Бонапарт, в свою очередь, с величайшей готовностью пошел навстречу Павлу, и между ними завязалась оживленная дипломатическая переписка, намечалось заключение более тесного союза. В конце 1800 года Павел поручил графу Ростопчину составить доклад о политическом положении Европы и о необходимом курсе русской дипломатии. В составленной по этому случаю записке говорилось: «Англия вооружала попеременно угрозами, хитростью и деньгами все державы против Франции». Павел к этому прибавил: «и нас грешных». Далее следовала фраза, с которой император тоже был абсолютно согласен: «Она (Англия) своею завистью, пронырством и богатством была, есть и пребудет не соперница, но злодей Франции».

И далее Ростопчин предлагал войти в тесный союз с Францией против Англии, для того, чтобы… устроить раздел Турции при участии Австрии и Пруссии. В меморандуме Ростопчина этот абзац напоминает современный чат. Ростопчин: «Россия взяла бы Романию, Болгарию и Молдавию, а по времени греки и сами подойдут под скипетр российский». Павел: «А можно подвесть!» Ростопчин: «Австрии отдать Боснию, Сербию и Валахию». Павел недовольно замечает: «Не много ль?»

Честно говоря, план невероятный. Если Россия хотела делить турецкие владения в Европе — нужно было заручиться поддержкой Австрии. Если наша держава замахивалась на турецкие владения на Кавказе — тут уже надо было действовать самим. Франция не могла ни помочь, ни помешать обоим этим разделам. Англия — совершенно то же самое.

Еще раз. Основной задачей провозглашался раздел турецких владений. И далее мы начали свою деятельность с того, что… заключили направленный против Англии Акт о вооруженном нейтралитете с Швецией, Данией и Пруссией, и задержали у себя в портах английские торговые суда. Александр Федорович Крузенштерн пишет адмиралу Ревеля де Рибасу записку, где предлагает «для обуздания Англии составить легкую эскадру из нескольких кораблей и направить ее в мае к Азорским островам, с тем чтобы здесь перехватывать крупные английские корабли, а легкие — просто потоплять». Как это приближало бы Россию к разделу Турции — совершенно непонятно.

Дальше — больше. Речь об авантюре под названием «Индийский поход», который, слава богу, не был реализован из-за смерти Павла.

**Исходные данные:**
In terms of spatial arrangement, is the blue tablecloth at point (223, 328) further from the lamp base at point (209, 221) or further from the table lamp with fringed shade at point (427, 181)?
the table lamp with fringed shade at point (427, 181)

**Краткое задание 1:**
Ответьте на вопросы по отрывку:
(a) Кому Павел поручил в конце 1800 года составить доклад о политическом положении Европы?
(b) Какие земли Ростопчин предлагал отдать Австрии?
(c) По какой причине не был реализован «Индийский поход»?
**Краткое задание 2:** Перепишите дословно часть отрывка: всё от слов «Честно говоря, план» и до слов «совершенно то же самое.» включительно.
Данные представляют собой самостоятельный материал, не связанный с отрывком.

**Полный ответ 1:**
(a) Графу Ростопчину.
(b) Боснию, Сербию и Валахию.
(c) Из-за смерти Павла.

**Полный ответ 2:**
Честно говоря, план невероятный. Если Россия хотела делить турецкие владения в Европе — нужно было заручиться поддержкой Австрии. Если наша держава замахивалась на турецкие владения на Кавказе — тут уже надо было действовать самим. Франция не могла ни помочь, ни помешать обоим этим разделам. Англия — совершенно то же самое.